磯野謙さん/自然電力(株) 社長
平和のために再生可能エネルギー100%を目指す
本誌で掲載されているインタビュー記事の一部をご紹介します
きっかけは2011年の東日本大震災、福島の原発事故が起こり「自分にできることをやらなければ」との思いから、同年6月に仲間たちと再生可能エネルギー100%を目指す自然電力株式会社を創業しました。
エネルギービジネスを通して環境問題を解決したいのはもちろんですが、どうやって世界の平和に貢献できるかを考えています。
というのも、エネルギーが自給できれば他国からエネルギーを輸入する必要がなくなるので、エネルギー源を巡る戦争が起こりにくい。その状態を作るためには、各地域でインフラが自給できたらいいのではないか。つまり「ベーシック・インフラ」※の普及が世界平和の実現につながると信じています。

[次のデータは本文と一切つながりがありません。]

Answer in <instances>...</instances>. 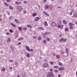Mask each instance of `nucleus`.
Returning <instances> with one entry per match:
<instances>
[{
	"instance_id": "55",
	"label": "nucleus",
	"mask_w": 77,
	"mask_h": 77,
	"mask_svg": "<svg viewBox=\"0 0 77 77\" xmlns=\"http://www.w3.org/2000/svg\"><path fill=\"white\" fill-rule=\"evenodd\" d=\"M43 42H44V43H45V42H46V40H44L43 41Z\"/></svg>"
},
{
	"instance_id": "20",
	"label": "nucleus",
	"mask_w": 77,
	"mask_h": 77,
	"mask_svg": "<svg viewBox=\"0 0 77 77\" xmlns=\"http://www.w3.org/2000/svg\"><path fill=\"white\" fill-rule=\"evenodd\" d=\"M6 42H11V39H10V38H8V40H7Z\"/></svg>"
},
{
	"instance_id": "59",
	"label": "nucleus",
	"mask_w": 77,
	"mask_h": 77,
	"mask_svg": "<svg viewBox=\"0 0 77 77\" xmlns=\"http://www.w3.org/2000/svg\"><path fill=\"white\" fill-rule=\"evenodd\" d=\"M13 61H14L13 60H10V61L11 62H12Z\"/></svg>"
},
{
	"instance_id": "14",
	"label": "nucleus",
	"mask_w": 77,
	"mask_h": 77,
	"mask_svg": "<svg viewBox=\"0 0 77 77\" xmlns=\"http://www.w3.org/2000/svg\"><path fill=\"white\" fill-rule=\"evenodd\" d=\"M10 24L13 27H15V26H16L15 24L12 23H11Z\"/></svg>"
},
{
	"instance_id": "13",
	"label": "nucleus",
	"mask_w": 77,
	"mask_h": 77,
	"mask_svg": "<svg viewBox=\"0 0 77 77\" xmlns=\"http://www.w3.org/2000/svg\"><path fill=\"white\" fill-rule=\"evenodd\" d=\"M55 26H56V27H57L58 28H60V25L59 23L57 24Z\"/></svg>"
},
{
	"instance_id": "9",
	"label": "nucleus",
	"mask_w": 77,
	"mask_h": 77,
	"mask_svg": "<svg viewBox=\"0 0 77 77\" xmlns=\"http://www.w3.org/2000/svg\"><path fill=\"white\" fill-rule=\"evenodd\" d=\"M43 13L44 14H45L46 16H49V14H48L46 13L45 11L43 12Z\"/></svg>"
},
{
	"instance_id": "6",
	"label": "nucleus",
	"mask_w": 77,
	"mask_h": 77,
	"mask_svg": "<svg viewBox=\"0 0 77 77\" xmlns=\"http://www.w3.org/2000/svg\"><path fill=\"white\" fill-rule=\"evenodd\" d=\"M26 50H27V51H29V50H30V48H29V47L27 46H26Z\"/></svg>"
},
{
	"instance_id": "54",
	"label": "nucleus",
	"mask_w": 77,
	"mask_h": 77,
	"mask_svg": "<svg viewBox=\"0 0 77 77\" xmlns=\"http://www.w3.org/2000/svg\"><path fill=\"white\" fill-rule=\"evenodd\" d=\"M61 54H65V52L64 51H63L62 52H61Z\"/></svg>"
},
{
	"instance_id": "62",
	"label": "nucleus",
	"mask_w": 77,
	"mask_h": 77,
	"mask_svg": "<svg viewBox=\"0 0 77 77\" xmlns=\"http://www.w3.org/2000/svg\"><path fill=\"white\" fill-rule=\"evenodd\" d=\"M74 9H73L72 10V11H71V12H74Z\"/></svg>"
},
{
	"instance_id": "2",
	"label": "nucleus",
	"mask_w": 77,
	"mask_h": 77,
	"mask_svg": "<svg viewBox=\"0 0 77 77\" xmlns=\"http://www.w3.org/2000/svg\"><path fill=\"white\" fill-rule=\"evenodd\" d=\"M50 33L48 32H46L42 36L43 38H46V35H48V34H50Z\"/></svg>"
},
{
	"instance_id": "45",
	"label": "nucleus",
	"mask_w": 77,
	"mask_h": 77,
	"mask_svg": "<svg viewBox=\"0 0 77 77\" xmlns=\"http://www.w3.org/2000/svg\"><path fill=\"white\" fill-rule=\"evenodd\" d=\"M54 72H58V70H54Z\"/></svg>"
},
{
	"instance_id": "8",
	"label": "nucleus",
	"mask_w": 77,
	"mask_h": 77,
	"mask_svg": "<svg viewBox=\"0 0 77 77\" xmlns=\"http://www.w3.org/2000/svg\"><path fill=\"white\" fill-rule=\"evenodd\" d=\"M25 75H26V72H23L21 74V76H22V77H24Z\"/></svg>"
},
{
	"instance_id": "64",
	"label": "nucleus",
	"mask_w": 77,
	"mask_h": 77,
	"mask_svg": "<svg viewBox=\"0 0 77 77\" xmlns=\"http://www.w3.org/2000/svg\"><path fill=\"white\" fill-rule=\"evenodd\" d=\"M60 76H61L59 74V75H58V77H60Z\"/></svg>"
},
{
	"instance_id": "50",
	"label": "nucleus",
	"mask_w": 77,
	"mask_h": 77,
	"mask_svg": "<svg viewBox=\"0 0 77 77\" xmlns=\"http://www.w3.org/2000/svg\"><path fill=\"white\" fill-rule=\"evenodd\" d=\"M50 64H51V65H53V62H50Z\"/></svg>"
},
{
	"instance_id": "28",
	"label": "nucleus",
	"mask_w": 77,
	"mask_h": 77,
	"mask_svg": "<svg viewBox=\"0 0 77 77\" xmlns=\"http://www.w3.org/2000/svg\"><path fill=\"white\" fill-rule=\"evenodd\" d=\"M38 29H41V30H44V28L43 27H39L38 28Z\"/></svg>"
},
{
	"instance_id": "10",
	"label": "nucleus",
	"mask_w": 77,
	"mask_h": 77,
	"mask_svg": "<svg viewBox=\"0 0 77 77\" xmlns=\"http://www.w3.org/2000/svg\"><path fill=\"white\" fill-rule=\"evenodd\" d=\"M63 24H64L65 25V24H67V22L65 20H63Z\"/></svg>"
},
{
	"instance_id": "30",
	"label": "nucleus",
	"mask_w": 77,
	"mask_h": 77,
	"mask_svg": "<svg viewBox=\"0 0 77 77\" xmlns=\"http://www.w3.org/2000/svg\"><path fill=\"white\" fill-rule=\"evenodd\" d=\"M41 39H42V37H41L39 36L38 38V40H41Z\"/></svg>"
},
{
	"instance_id": "63",
	"label": "nucleus",
	"mask_w": 77,
	"mask_h": 77,
	"mask_svg": "<svg viewBox=\"0 0 77 77\" xmlns=\"http://www.w3.org/2000/svg\"><path fill=\"white\" fill-rule=\"evenodd\" d=\"M12 69V67H10V69Z\"/></svg>"
},
{
	"instance_id": "53",
	"label": "nucleus",
	"mask_w": 77,
	"mask_h": 77,
	"mask_svg": "<svg viewBox=\"0 0 77 77\" xmlns=\"http://www.w3.org/2000/svg\"><path fill=\"white\" fill-rule=\"evenodd\" d=\"M26 56L28 57H29V54H28Z\"/></svg>"
},
{
	"instance_id": "3",
	"label": "nucleus",
	"mask_w": 77,
	"mask_h": 77,
	"mask_svg": "<svg viewBox=\"0 0 77 77\" xmlns=\"http://www.w3.org/2000/svg\"><path fill=\"white\" fill-rule=\"evenodd\" d=\"M66 51L67 56H68V54H69V51H68V48H66Z\"/></svg>"
},
{
	"instance_id": "48",
	"label": "nucleus",
	"mask_w": 77,
	"mask_h": 77,
	"mask_svg": "<svg viewBox=\"0 0 77 77\" xmlns=\"http://www.w3.org/2000/svg\"><path fill=\"white\" fill-rule=\"evenodd\" d=\"M60 29H63V26L60 25Z\"/></svg>"
},
{
	"instance_id": "33",
	"label": "nucleus",
	"mask_w": 77,
	"mask_h": 77,
	"mask_svg": "<svg viewBox=\"0 0 77 77\" xmlns=\"http://www.w3.org/2000/svg\"><path fill=\"white\" fill-rule=\"evenodd\" d=\"M69 26H73V23H69Z\"/></svg>"
},
{
	"instance_id": "34",
	"label": "nucleus",
	"mask_w": 77,
	"mask_h": 77,
	"mask_svg": "<svg viewBox=\"0 0 77 77\" xmlns=\"http://www.w3.org/2000/svg\"><path fill=\"white\" fill-rule=\"evenodd\" d=\"M18 29L20 30V31H21L22 30V28L21 27H18Z\"/></svg>"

再生可能エネルギーを広めることは、初期投資がある程度必要ですが、時間の経過とともに電力コストは下がっていきます。「その地域に行くと生活コストが低く、カーボンニュートラルが実現できている」という状態を世界各地に作ることを目指して、事業を進めています。
※ベーシック・インカム(すべての人に対する所得補償として一定の金額を支給する制度)にヒントを得た造語。エネルギーを地産地消し、できるだけ環境負荷やコストをかけないという考え方。
Enjoy the planet. 地球を楽しもう
23歳のときに約40カ国を旅し、紛争や貧困などを目の当たりにしてショックを受けました。特に印象的だったのは、ベネズエラの離島郡の環境汚染問題です。驚くほど豊かな自然に恵まれた場所ですが、話を聞いてみると、石油開発の影響でどんどん自然が壊されてしまっていると。地球の裏側の私たちの「普通」の生活、例えば車に乗るなどの行為が美しい自然を壊すことにつながっていると知り、恥ずかしい気持ちになりました。
大学卒業後は人材系の会社を経て、屋久島でエコツーリズムの会社を企業しました。当時まだそれを仕事にしている人も少なく、自分が何者か明確に伝えることができない辛さがありました。20代は試行錯誤の繰り返しで、国際協力という分野もよく知らず、「社会の問題解決を仕事にする」ところに行き着くまでに苦労しました。
当社では、特に「Enjoy the Planet(地球を楽しもう)」という価値観を大切にしています。この地球の自然を感じ、その中で過ごす時間を大切にしようとする意味もありますが、世界中どこでも、その国や地域にパッションがあるなら、好きな場所で仕事を作ればそれが事業になるという意味もあります。
ベーシック・インフラもカーボンニュートラルも地域単位でスタートし、その積み重ねが広がれば、達成も見えてくると思っています。このビジョンを世界中の地域(ローカル)と共有するイメージを持っています。
採用対象は世界79億人。190カ国展開を目指す
現在、当社従業員の国籍は23カ国。留学生がインターンとして入って、そのまま現地マネージャーとして採用するパターンも多いです。日本語が必須でないインフラ会社は国内では珍しいのかもしれません。
当社の最初の海外拠点はブラジルでした。本来、経営戦略的にはそんな遠いところで事業をやらないのが普通ですが、それよりも、いい人材がいて行きたいと思う場所で事業をやりたいという気持ちがあったからです。これからも世界中190カ国に事業を広げていきたいので、採用対象は世界79億人。人種や国籍は問いません。
地球温暖化はすでに生活に影響を及ぼしていますが、解決できる問題だと信じています。同じ思いを持つ世界中の仲間たちと共に、再生可能エネルギー100%の実現にコミットしていきたい。画一的なグローバル化ではなく、世界中のローカルをつないで新しい価値を生み出すネットワークを創っていきたいです。